Order Lori Widmer’s Marketing 365 and Jenn Mattern’s 30 Day Marketing Boot Camp for Freelance WritersFor about $15 total you’ll have access to the best of how-to market yourself and your writing available – assuming, of course, you use at least some of the material.

If you do these things in your first two weeks as a freelancer you should start getting if not hired, at least some decent leads.

It turns out transitioning from your job to freelance writing isn’t rocket science at all – it just takes some hard work.

Oh, and about that time I got fired? It was perfect. I was living in San Diego, but got paid unemployment on San Francisco wages.  I was able to finish a book and haven’t had to have a job job since.

Does this make sense to you? What would you add? Tell us in comments.

annesig.



{ 8 comments… add one }
  • Thank you so much for writing an article detailed and brief at the same time. This was exactly what I needed to read because I have been having a rough time trying to pick up even the smallest jobs. Do you have any recomendations for brand new freelancers (without a portfolio to provide prospective clients) getting a starter job?

  • Hey Anne,

    Indeed the great post, I agree with the first point, people often consider choosing niche as a great deal, yeah, of course, it’s a great deal, but don’t think too much about it.

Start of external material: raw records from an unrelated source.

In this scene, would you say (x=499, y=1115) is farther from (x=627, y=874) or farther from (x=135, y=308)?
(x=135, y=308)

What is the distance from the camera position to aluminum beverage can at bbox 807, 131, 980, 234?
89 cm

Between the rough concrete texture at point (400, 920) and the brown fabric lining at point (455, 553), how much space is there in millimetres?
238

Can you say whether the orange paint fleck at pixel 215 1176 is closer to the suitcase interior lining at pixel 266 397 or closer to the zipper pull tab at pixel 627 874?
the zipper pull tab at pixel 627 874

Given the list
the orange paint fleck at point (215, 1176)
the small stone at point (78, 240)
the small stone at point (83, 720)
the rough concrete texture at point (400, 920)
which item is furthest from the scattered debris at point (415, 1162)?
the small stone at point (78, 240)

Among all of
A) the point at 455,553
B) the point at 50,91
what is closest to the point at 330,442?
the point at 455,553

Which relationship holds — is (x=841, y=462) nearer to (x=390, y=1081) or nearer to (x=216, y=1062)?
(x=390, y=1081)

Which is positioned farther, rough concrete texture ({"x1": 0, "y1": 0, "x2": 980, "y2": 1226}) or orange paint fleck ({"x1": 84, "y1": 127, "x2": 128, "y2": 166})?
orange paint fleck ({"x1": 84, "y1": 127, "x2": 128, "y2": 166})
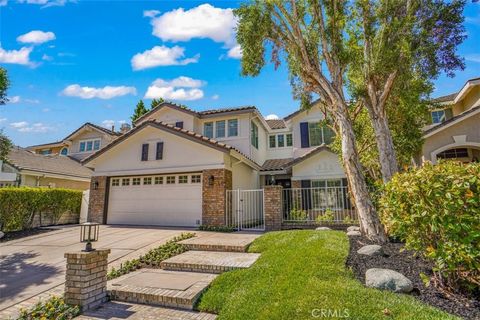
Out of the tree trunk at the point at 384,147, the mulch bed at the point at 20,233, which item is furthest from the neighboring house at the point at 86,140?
the tree trunk at the point at 384,147

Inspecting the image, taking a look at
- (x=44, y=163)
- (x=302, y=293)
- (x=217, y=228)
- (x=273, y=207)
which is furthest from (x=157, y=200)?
(x=44, y=163)

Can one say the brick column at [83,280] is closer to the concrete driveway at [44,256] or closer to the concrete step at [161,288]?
the concrete step at [161,288]

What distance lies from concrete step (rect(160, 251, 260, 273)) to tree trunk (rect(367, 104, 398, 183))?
16.9 ft

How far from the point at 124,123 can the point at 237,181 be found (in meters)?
15.2

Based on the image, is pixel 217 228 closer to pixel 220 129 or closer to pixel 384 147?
pixel 220 129

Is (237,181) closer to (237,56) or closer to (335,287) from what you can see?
(237,56)

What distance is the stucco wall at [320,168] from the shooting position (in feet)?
48.3

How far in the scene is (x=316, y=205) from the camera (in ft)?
45.3

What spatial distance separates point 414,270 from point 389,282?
1.13 metres

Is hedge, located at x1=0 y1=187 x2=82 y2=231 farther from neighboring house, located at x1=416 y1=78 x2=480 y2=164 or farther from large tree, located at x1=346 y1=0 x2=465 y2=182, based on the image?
neighboring house, located at x1=416 y1=78 x2=480 y2=164

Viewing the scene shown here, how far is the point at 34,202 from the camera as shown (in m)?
12.4

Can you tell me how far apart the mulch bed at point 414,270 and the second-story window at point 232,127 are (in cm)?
1035

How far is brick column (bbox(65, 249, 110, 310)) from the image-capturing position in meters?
4.30

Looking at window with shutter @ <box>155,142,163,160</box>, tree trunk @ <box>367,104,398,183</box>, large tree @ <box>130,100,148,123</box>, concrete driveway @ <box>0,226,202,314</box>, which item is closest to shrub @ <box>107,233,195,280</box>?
concrete driveway @ <box>0,226,202,314</box>
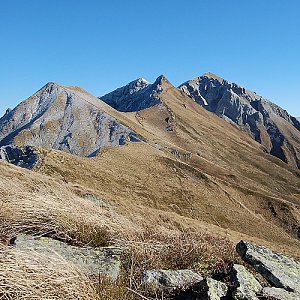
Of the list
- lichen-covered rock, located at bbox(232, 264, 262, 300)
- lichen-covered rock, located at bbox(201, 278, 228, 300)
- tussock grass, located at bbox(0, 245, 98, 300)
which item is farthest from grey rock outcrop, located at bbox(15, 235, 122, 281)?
lichen-covered rock, located at bbox(232, 264, 262, 300)

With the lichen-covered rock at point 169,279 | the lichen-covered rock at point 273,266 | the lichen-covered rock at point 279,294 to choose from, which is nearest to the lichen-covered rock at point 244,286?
the lichen-covered rock at point 279,294

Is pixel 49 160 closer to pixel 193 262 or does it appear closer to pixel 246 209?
pixel 246 209

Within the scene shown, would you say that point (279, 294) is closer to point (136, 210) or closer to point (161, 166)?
point (136, 210)

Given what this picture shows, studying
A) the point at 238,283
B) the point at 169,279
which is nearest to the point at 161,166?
the point at 169,279

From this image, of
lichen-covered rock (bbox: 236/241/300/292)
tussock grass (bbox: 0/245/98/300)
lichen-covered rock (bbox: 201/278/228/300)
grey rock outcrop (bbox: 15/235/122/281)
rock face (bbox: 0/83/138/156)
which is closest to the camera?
tussock grass (bbox: 0/245/98/300)

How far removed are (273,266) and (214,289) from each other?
165cm

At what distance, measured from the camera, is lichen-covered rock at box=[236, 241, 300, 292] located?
5.57 metres

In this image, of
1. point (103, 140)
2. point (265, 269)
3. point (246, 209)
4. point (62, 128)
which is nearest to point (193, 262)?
Answer: point (265, 269)

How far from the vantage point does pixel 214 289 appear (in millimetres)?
4797

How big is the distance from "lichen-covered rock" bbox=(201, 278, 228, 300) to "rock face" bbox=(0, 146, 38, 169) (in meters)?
54.4

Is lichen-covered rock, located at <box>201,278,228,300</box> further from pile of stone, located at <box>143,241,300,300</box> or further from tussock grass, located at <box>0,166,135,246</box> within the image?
tussock grass, located at <box>0,166,135,246</box>

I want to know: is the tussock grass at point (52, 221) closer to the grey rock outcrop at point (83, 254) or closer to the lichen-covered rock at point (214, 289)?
the grey rock outcrop at point (83, 254)

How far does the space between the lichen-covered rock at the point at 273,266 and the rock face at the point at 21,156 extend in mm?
53220

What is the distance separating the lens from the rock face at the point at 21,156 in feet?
195
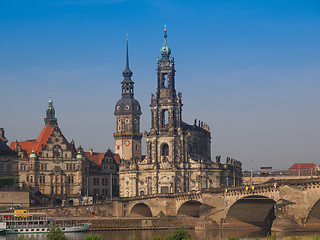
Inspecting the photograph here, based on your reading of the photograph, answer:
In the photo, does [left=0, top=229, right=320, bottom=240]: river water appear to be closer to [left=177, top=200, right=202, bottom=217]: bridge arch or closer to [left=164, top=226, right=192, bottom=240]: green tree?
[left=177, top=200, right=202, bottom=217]: bridge arch

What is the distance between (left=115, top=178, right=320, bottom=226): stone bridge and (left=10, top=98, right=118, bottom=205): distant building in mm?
25003

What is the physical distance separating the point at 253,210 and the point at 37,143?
6048cm

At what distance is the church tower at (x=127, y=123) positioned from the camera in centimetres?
19000

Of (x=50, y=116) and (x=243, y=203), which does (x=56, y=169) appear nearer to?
(x=50, y=116)

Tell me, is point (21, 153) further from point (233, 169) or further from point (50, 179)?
point (233, 169)

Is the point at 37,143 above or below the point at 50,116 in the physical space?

    Thanks for sharing this excellent article.
    Priyam Baksi recently posted..Blogger’s FAQ Answered: All About Making Money & TrafficMy Profile

    • Priyam, thanks… I notice that English isn’t your first language… the giveaway here was using ‘great’ instead of ‘big’ – you’re on the right track, don’t get me wrong. I only write in one language. And if you want to write for the American market you’ll need to get some help double checking all those sorts of things. Glad to have you here.

  • Jim

    Good Post ! I may require your help seems like.

    where do I contact ?

    thanks
    Jim
    Jim recently posted..HPU BAMS BHMS Entrance Results 2016 | Declared | AnnouncedMy Profile

  • jorgekafkazar

    Just wanted to stop by and say hello, since I haven’t commented here lately. Nice article! I’m sure it will help new freelancers to keep things in perspective and stave off panic for those first awkward weeks as they ramp up their business. I’m in marketing mode now at the end of a five-year-long project. Still, I need to write to avoid going down the rabbit hole. I report in at a couple of local workshops, and I’m slowly cranking out new material. Keep up the good work, Anne. Best regards, Jorge.